'
"'Old ale,' I says; 'why he's a teetotaler.'
"'Never you mind that,' he answers; 'you give him a pint of old ale.
I know these ponies; he's a good 'un, but he ain't set. A pint of
old ale, and he'll take you up that hill like a cable tramway, and
not hurt himself.'
"I don't know what it is about this class of man. One asks oneself
afterwards why one didn't knock his hat over his eyes and run his
head into the nearest horse-trough. But at the time one listens to
them. I got a pint of old ale in a hand-bowl, and brought it out.

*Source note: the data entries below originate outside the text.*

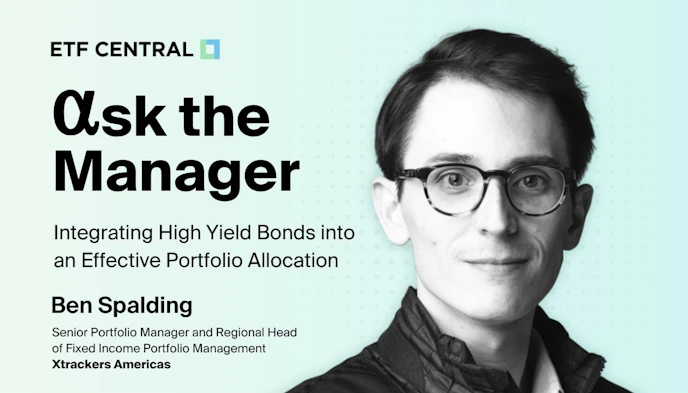 ETF CENTRAL

αsk the Manager

Integrating High Yield Bonds into an Effective Portfolio Allocation

Ben Spalding

Senior Portfolio Manager and Regional Head of Fixed Income Portfolio Management
Xtrackers Americas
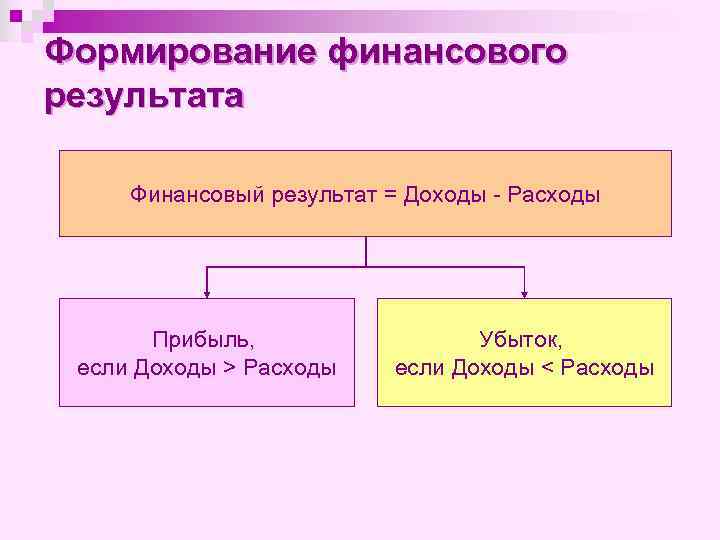 Формирование финансового результата

Финансовый результат = Доходы - Расходы

Прибыль, если Доходы > Расходы

Убыток, если Доходы < Расходы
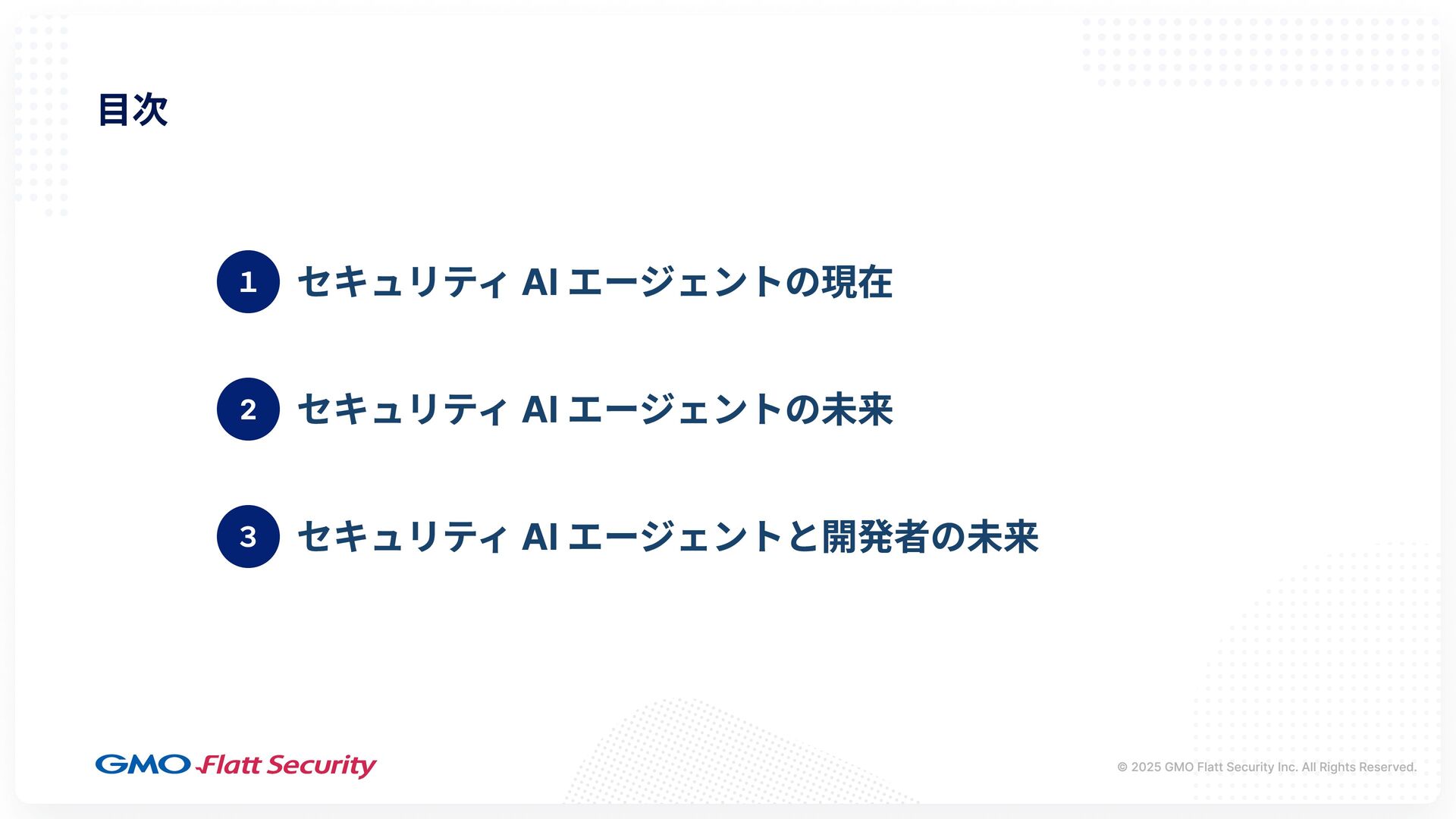 目次

1 セキュリティ AI エージェントの現在

2 セキュリティ AI エージェントの未来

3 セキュリティ AI エージェントと開発者の未来

GMO Flatt Security

© 2025 GMO Flatt Security Inc. All Rights Reserved.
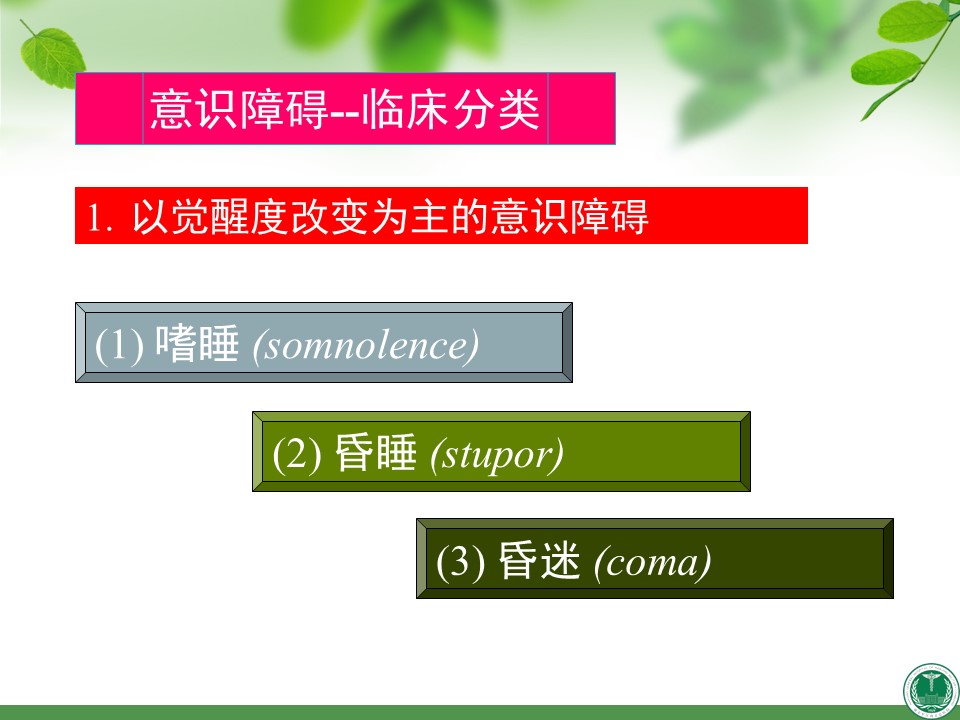 意识障碍--临床分类

1. 以觉醒度改变为主的意识障碍

(1) 嗜睡 (somnolence)

(2) 昏睡 (stupor)

(3) 昏迷 (coma)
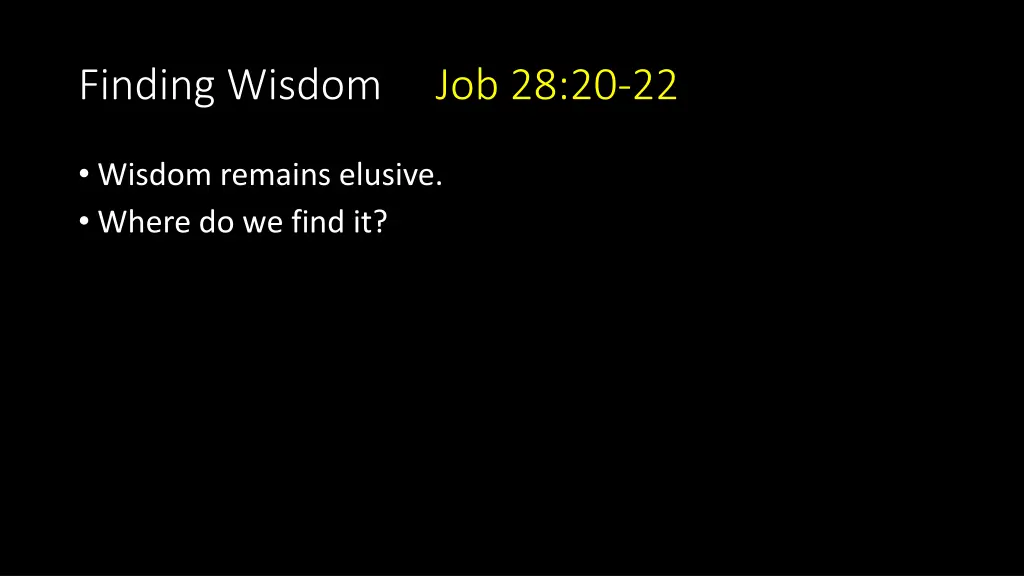 Finding Wisdom Job 28:20-22

• Wisdom remains elusive.
• Where do we find it?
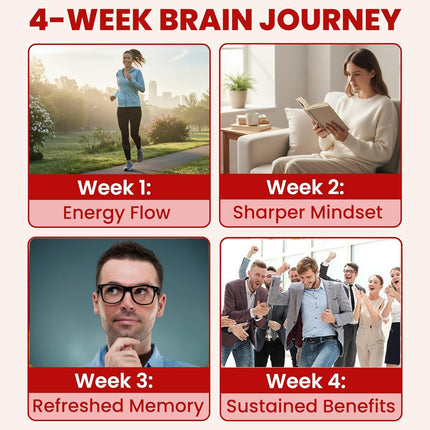 4-WEEK BRAIN JOURNEY

Week 1:
Energy Flow

Week 2:
Sharper Mindset

Week 3:
Refreshed Memory

Week 4:
Sustained Benefits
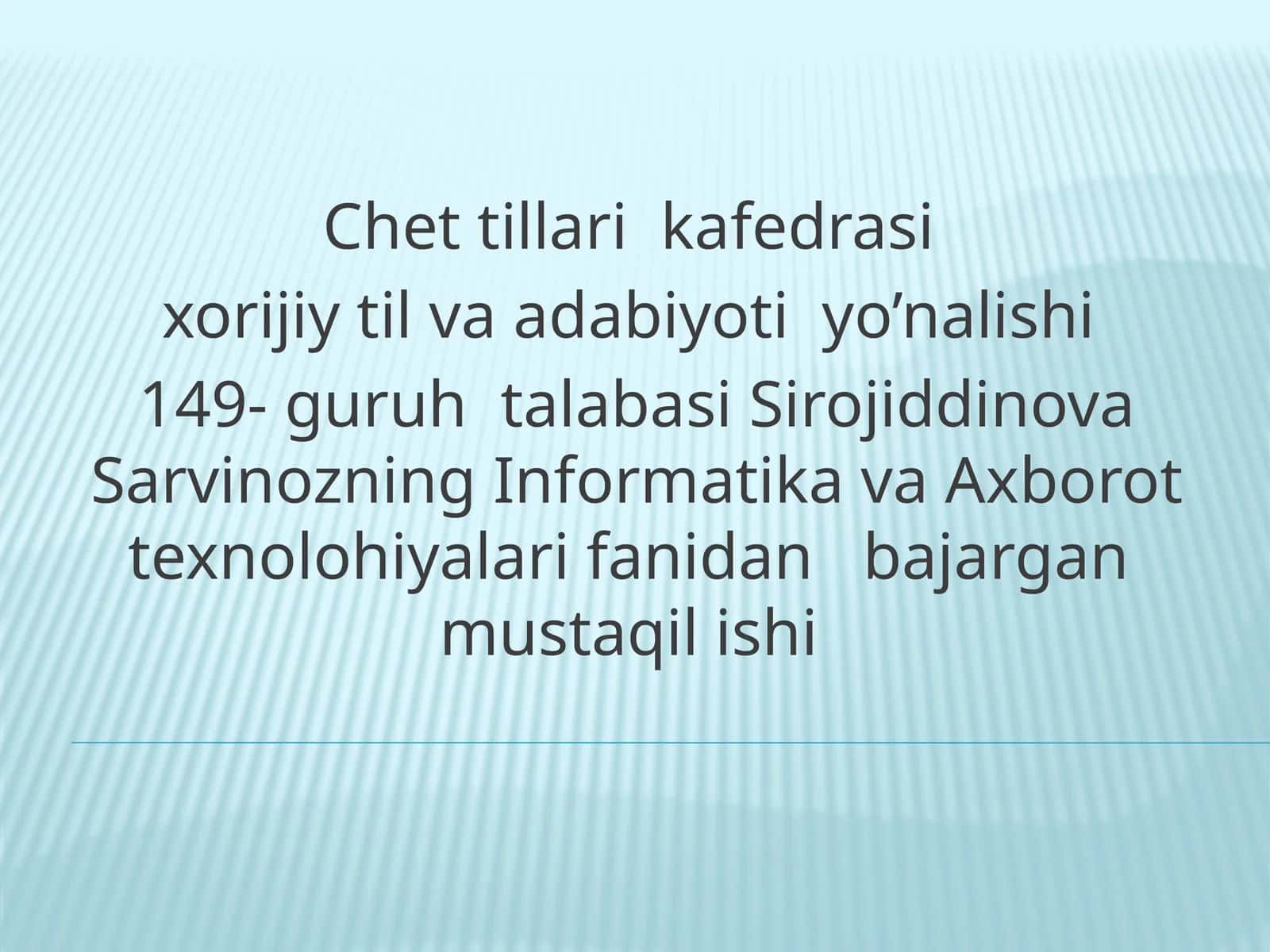 Chet tillari kafedrasi

xorijiy til va adabiyoti yo’nalishi

149- guruh talabasi Sirojiddinova Sarvinozning Informatika va Axborot texnolohiyalari fanidan bajargan mustaqil ishi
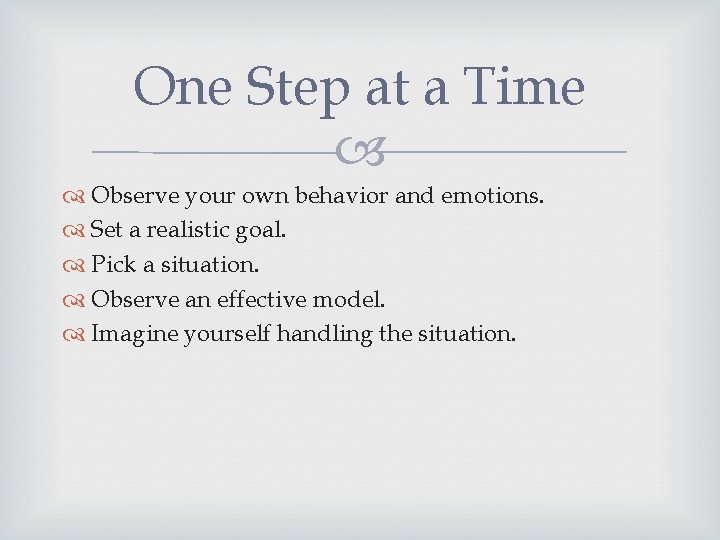 One Step at a Time

Observe your own behavior and emotions.
Set a realistic goal.
Pick a situation.
Observe an effective model.
Imagine yourself handling the situation.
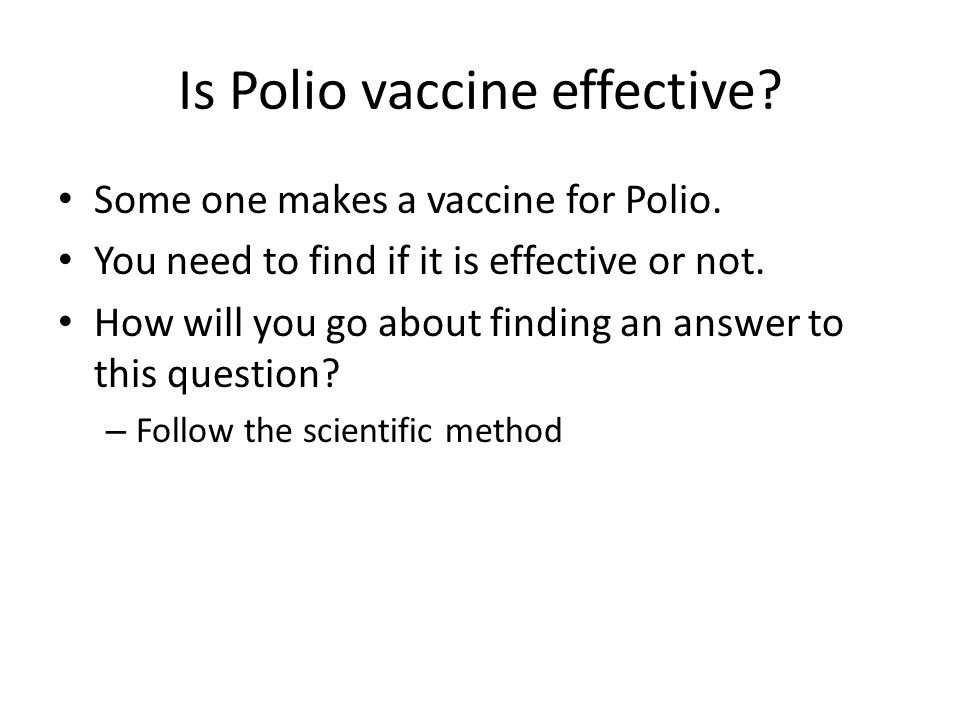 Is Polio vaccine effective?

• Some one makes a vaccine for Polio.
• You need to find if it is effective or not.
• How will you go about finding an answer to this question?
– Follow the scientific method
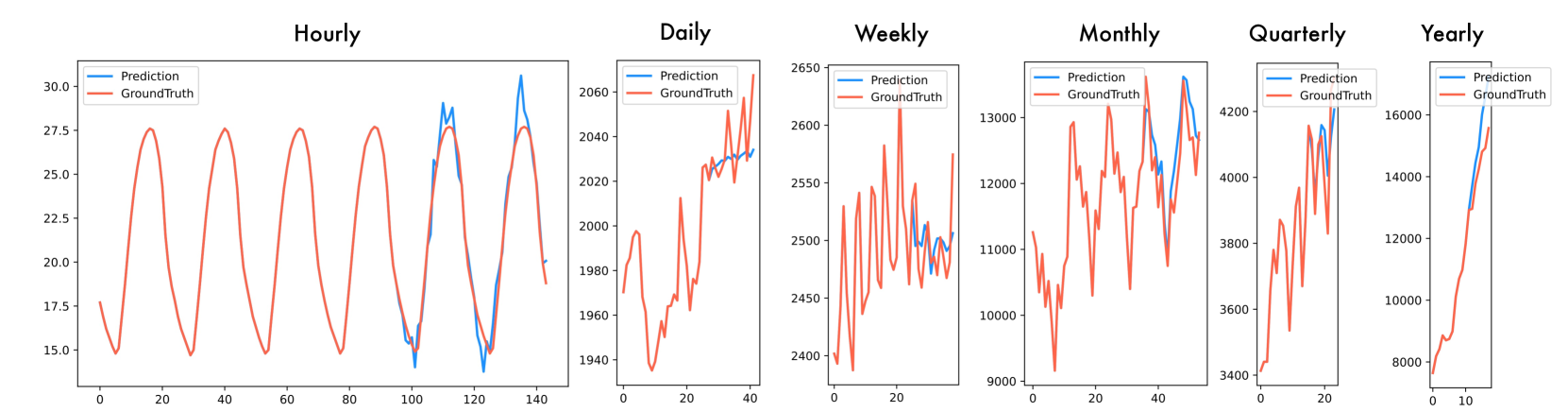 Hourly

Prediction
GroundTruth

30.0
27.5
25.0
22.5
20.0
17.5
15.0

0 20 40 60 80 100 120 140

Daily

Prediction
GroundTruth

2060
2040
2020
2000
1980
1960
1940

0 20 40

Weekly

Prediction
GroundTruth

2650
2600
2550
2500
2450
2400

0 20

Monthly

Prediction
GroundTruth

13000
12000
11000
10000
9000

0 20 40

Quarterly

Prediction
GroundTruth

4200
4000
3800
3600
3400

0 20

Yearly

Prediction
GroundTruth

16000
14000
12000
10000
8000

0 10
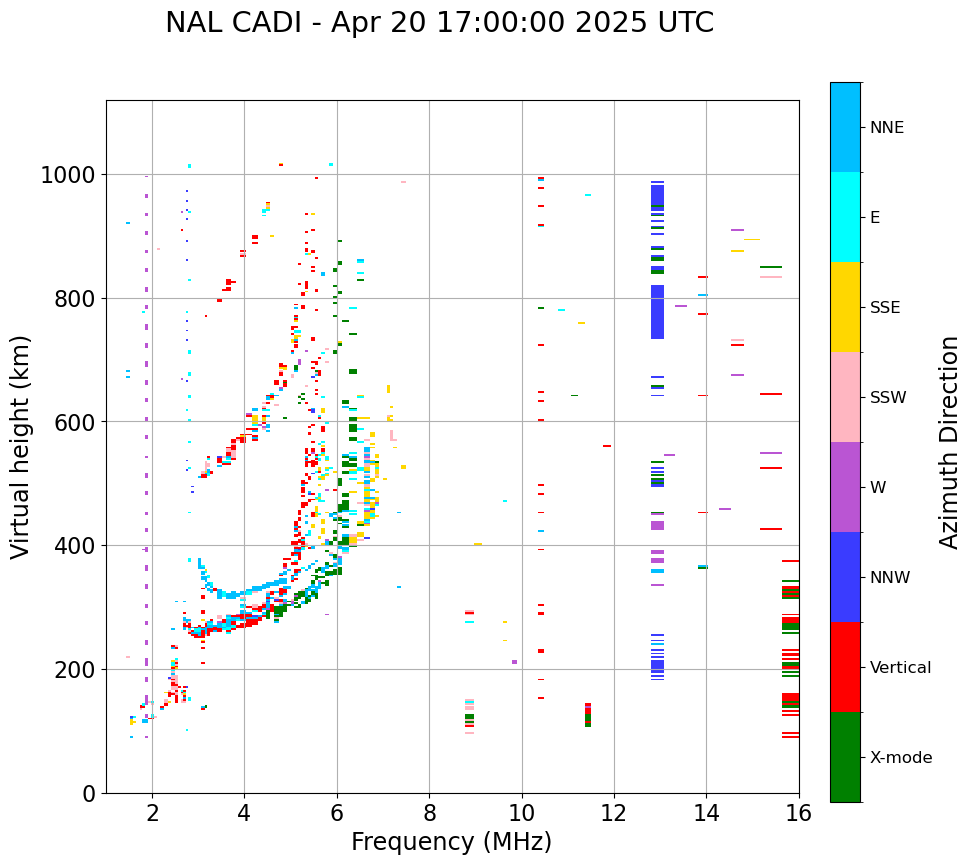 NAL CADI - Apr 20 17:00:00 2025 UTC

Virtual height (km)

1000
800
600
400
200
0

2 4 6 8 10 12 14 16

Frequency (MHz)

NNE
E
SSE
SSW
W
NNW
Vertical
X-mode

Azimuth Direction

About half-a-dozen chaps were standing round, and of course there
was a good deal of chaff.
"'You're starting him on the downward course, Jim,' says one of
them. 'He'll take to gambling, rob a bank, and murder his mother.
That's always the result of a glass of ale, 'cording to the tracts.'
"'He won't drink it like that,' says another; 'it's as flat as ditch
water. Put a head on it for him.'
"'Ain't you got a cigar for him?' says a third.
"'A cup of coffee and a round of buttered toast would do him a sight
more good, a cold day like this,' says a fourth.
"I'd half a mind then to throw the stuff away, or drink it myself;
it seemed a piece of bally nonsense, giving good ale to a
four-year-old pony; but the moment the beggar smelt the bowl he
reached out his head, and lapped it up as though he'd been a
Christian; and I jumped into the cart and started off, amid cheers.